This is a On-Ride, Front Row, POV of Expedition Everest at Disney's Animal Kingdom, Walt Disney World WDW Florida in HD. Video includes Front Seat POV.
Speed: 50 mph
Expedition Everest - Legend Of The Forbidden Mountain is often compared to the 1959 Matterhorn Bobsleds roller coaster at Disneyland, which also features a snowy mountain setting and an "abominable snowman" figure throughout the ride. Expedition Everest is the tallest of the artificial mountains at Walt Disney World Resort, joining Big Thunder Mountain Railroad, Mount Gushmore, Space Mountain, Splash Mountain and Mount Mayday on the list of Disney-built peaks. According to Imagineering, it is Disney's 18th mountain-themed attraction.
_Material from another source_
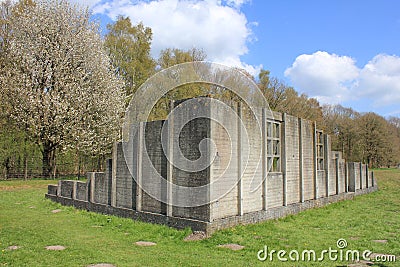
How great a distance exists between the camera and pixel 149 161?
42.1 feet

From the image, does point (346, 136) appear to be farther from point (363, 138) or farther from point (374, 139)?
point (374, 139)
If the Expedition Everest mountain were real, it would be ranked second on the list of the highest summits in Florida at 200 feet (61 m) above sea level. Although moderate in height and length by contemporary roller coaster standards, Expedition Everest is unique for having its trains travel forward and backward as a result of the yeti's interference with the journey. This is accomplished through two sets of rotating track segments on pivot before and after the backwards segment. In its publicity material, Disney pointedly has described the attraction as a family thrill ride. This was the first Disney roller coaster to have a backwards section on it, but it was the second Disney roller coaster proposed with a backwards section: The planned runaway mine train roller coaster at the Magic Kingdom's never built Western River Expedition would have had a backwards section before it was shelved in 1972. The plans for the mine train roller coaster eventually evolved into Big Thunder Mountain Railroad.
The artificial mountain is not a reproduction of Mount Everest; it is the fictional "forbidden mountain" guarded by the yeti in the attraction story created by Walt Disney Imagineering. Everest is represented by the barren background peak on the far right, which is meant to suggest it is far in the distance (an example of forced perspective). The attraction's concept is that the roller coaster is a passenger train offering a speedy route through the Himalayas to the base of Mount Everest. According to Disney, the attraction occupies 6.2 acres (25,000 m2) in the park's Asia section and the mountain itself is just shy of 1-acre (4,000 m2).
Expedition Everest celebrated its grand opening on April 7, 2006 in ceremonies led by Disney CEO Bob Iger and theme parks chairman Jay Rasulo. The attraction first was announced publicly on April 22, 2003, during an event to celebrate the fifth anniversary of Disney's Animal Kingdom.